La lógica del sistema neoliberal (el libre juego de la fuerzas devastadoras del
mercado, la disminución efectiva del Estado en la economía, junto con la ausencia
calculada de políticas de protección a favor de los sectores sociales más afectados)
hace más fuertes y más ricos a los que controlan los capitales multinacionales y
más numerosos los débiles, pobres y miserables.
Esta desigualdad se ha convertido en el mayor reto que tiene por delante nuestra
humanidad en la doble acepción de la palabra: ética y como especie. La inequidad
es proporcionalmente equivalente a la inestabilidad política, a los resentimientos
sociales, a la injusticia, a la insatisfacción, al desasosiego, a la desesperación, a la
desesperanza, al empobrecimiento de la calidad de vida, pero no a la inacción.
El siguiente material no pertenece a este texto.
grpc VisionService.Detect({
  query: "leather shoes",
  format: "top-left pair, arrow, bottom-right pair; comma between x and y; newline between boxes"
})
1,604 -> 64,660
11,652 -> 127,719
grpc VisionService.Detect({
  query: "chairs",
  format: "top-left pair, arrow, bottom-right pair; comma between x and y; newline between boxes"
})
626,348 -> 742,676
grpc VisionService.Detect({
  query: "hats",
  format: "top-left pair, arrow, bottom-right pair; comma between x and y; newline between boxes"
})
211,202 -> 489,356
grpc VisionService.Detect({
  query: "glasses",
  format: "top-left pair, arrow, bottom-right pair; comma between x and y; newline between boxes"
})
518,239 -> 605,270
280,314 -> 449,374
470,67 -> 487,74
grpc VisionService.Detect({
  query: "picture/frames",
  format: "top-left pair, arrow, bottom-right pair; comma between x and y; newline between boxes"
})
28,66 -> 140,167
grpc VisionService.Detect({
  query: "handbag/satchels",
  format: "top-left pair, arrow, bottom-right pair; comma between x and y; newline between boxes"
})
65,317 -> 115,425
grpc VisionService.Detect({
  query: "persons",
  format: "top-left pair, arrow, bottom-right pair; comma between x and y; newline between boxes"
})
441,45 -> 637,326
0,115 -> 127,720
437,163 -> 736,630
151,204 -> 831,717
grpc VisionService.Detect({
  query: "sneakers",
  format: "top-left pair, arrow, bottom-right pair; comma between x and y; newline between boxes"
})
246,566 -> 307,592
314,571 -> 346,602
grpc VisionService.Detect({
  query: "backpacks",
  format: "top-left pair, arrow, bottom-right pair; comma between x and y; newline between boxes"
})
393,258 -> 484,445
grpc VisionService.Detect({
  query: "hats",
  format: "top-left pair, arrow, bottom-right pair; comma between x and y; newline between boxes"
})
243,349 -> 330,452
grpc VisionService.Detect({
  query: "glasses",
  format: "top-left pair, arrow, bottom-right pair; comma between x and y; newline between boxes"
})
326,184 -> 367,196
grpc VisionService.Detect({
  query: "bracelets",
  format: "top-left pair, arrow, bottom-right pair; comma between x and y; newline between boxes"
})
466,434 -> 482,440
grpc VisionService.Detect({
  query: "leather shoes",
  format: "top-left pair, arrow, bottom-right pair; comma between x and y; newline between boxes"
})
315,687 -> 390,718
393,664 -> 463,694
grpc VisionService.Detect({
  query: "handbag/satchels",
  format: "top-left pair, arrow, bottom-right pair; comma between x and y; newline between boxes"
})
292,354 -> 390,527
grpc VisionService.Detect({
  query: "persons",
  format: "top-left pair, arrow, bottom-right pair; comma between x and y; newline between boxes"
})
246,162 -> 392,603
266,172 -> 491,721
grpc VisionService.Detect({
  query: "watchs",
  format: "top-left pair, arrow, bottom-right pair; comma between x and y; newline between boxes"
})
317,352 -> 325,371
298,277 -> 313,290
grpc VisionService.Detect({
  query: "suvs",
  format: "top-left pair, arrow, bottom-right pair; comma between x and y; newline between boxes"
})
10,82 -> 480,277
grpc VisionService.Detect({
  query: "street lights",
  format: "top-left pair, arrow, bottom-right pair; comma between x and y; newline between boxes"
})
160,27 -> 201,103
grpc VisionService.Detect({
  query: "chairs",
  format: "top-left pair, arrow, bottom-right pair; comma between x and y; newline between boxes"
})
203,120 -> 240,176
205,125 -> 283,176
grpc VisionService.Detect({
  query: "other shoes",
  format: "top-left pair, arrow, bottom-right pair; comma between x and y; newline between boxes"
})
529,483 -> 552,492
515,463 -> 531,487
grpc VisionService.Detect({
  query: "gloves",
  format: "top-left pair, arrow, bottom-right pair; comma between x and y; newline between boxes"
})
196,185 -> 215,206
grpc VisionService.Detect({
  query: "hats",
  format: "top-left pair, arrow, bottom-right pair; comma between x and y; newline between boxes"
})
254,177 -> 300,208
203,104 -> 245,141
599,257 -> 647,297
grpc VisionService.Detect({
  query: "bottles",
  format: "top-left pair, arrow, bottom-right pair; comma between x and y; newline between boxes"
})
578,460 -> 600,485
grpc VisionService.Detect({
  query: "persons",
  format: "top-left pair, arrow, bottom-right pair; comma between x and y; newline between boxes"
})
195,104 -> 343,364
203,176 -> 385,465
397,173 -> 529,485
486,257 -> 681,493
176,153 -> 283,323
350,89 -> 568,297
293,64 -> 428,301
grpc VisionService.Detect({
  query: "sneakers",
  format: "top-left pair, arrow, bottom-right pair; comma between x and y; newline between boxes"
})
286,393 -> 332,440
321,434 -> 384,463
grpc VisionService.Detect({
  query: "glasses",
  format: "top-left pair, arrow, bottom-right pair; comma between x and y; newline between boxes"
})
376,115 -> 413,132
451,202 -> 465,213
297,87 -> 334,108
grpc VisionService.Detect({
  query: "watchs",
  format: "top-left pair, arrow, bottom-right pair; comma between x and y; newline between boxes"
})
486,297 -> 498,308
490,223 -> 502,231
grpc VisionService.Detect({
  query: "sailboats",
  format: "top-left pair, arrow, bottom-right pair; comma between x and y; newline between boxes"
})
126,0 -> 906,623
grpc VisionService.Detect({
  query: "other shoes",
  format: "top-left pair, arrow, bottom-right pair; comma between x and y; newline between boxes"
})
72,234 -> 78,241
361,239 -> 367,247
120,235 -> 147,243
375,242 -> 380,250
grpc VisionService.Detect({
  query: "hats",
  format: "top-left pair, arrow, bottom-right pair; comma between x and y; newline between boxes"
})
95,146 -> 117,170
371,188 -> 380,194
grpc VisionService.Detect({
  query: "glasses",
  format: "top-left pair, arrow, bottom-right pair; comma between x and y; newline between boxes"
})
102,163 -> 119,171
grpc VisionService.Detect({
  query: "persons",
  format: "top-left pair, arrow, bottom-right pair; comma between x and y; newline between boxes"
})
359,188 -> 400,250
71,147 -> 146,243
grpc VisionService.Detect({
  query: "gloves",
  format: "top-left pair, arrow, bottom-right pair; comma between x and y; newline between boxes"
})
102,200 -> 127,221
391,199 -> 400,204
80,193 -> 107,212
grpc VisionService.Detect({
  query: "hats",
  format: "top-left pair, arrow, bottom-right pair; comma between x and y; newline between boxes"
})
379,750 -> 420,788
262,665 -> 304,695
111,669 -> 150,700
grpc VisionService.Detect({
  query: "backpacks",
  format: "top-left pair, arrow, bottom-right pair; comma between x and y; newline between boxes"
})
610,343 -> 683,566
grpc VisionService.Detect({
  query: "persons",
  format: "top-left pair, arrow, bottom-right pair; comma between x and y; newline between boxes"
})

Tal
situación límite, con claras tendencias a magnificarse, puede llegar a explotar si no
apelamos a nuestra humanidad, insistimos, para evitar estas polarizaciones y dar
justa y digna respuesta y solución a dicho problema.
Parece ser que nos enfrentamos a una “plaga” y no a una “enfermedad” localizable
y fácil de combatir a través de un diagnóstico certero y de manera relativamente
rápida. No en balde hace unos meses el equivalente a Ministro del Trabajo de la
India afirmaba desesperadamente que el suicidio de campesinos pobres en su país
había adquirido proporciones “epidémicas”. ¿Será ésta la mejor forma de erradicar
la pobreza: la resignación y el desespero por ineptitud o mordaza? O peor aún,
¿poniendo en práctica políticas de “control poblacional” que deja a los pobres a la
fatalidad de la “libre concurrencia”, es decir, a la muerte por inanición, guerras,
terrorismo, enfermedades, epidemias, hambre? Esta última mediación horrorosa de
la pobreza coincide con el discurso de los ridiculizados “místicos neoliberales de la
crisis” que cínicamente sostienen que “los pobres son pobres porque quieren ser
pobres” y que su sufrimiento lo tienen bien merecido ya que radica en su
insubordinación, su pereza y su voluntad infrahumana. Lo que sí debemos asumir
como juicio de realidad, y no casual, es la incapacidad del Estado Neoliberal para
resolver por sí solo este grave dilema; no importa cuántas (la retórica del inútil
criterio cuantitativo) instituciones de “apoyo” a las comunidades existan o se
puedan seguir sumando: DIF, SEDESOL, DICONSA, LICONSA,
OPORTUNIDADES, Programa de Empleo Temporal, Programa de Zonas Áridas,
programas, programas, programas... ¡La pobreza en México sigue en aumento!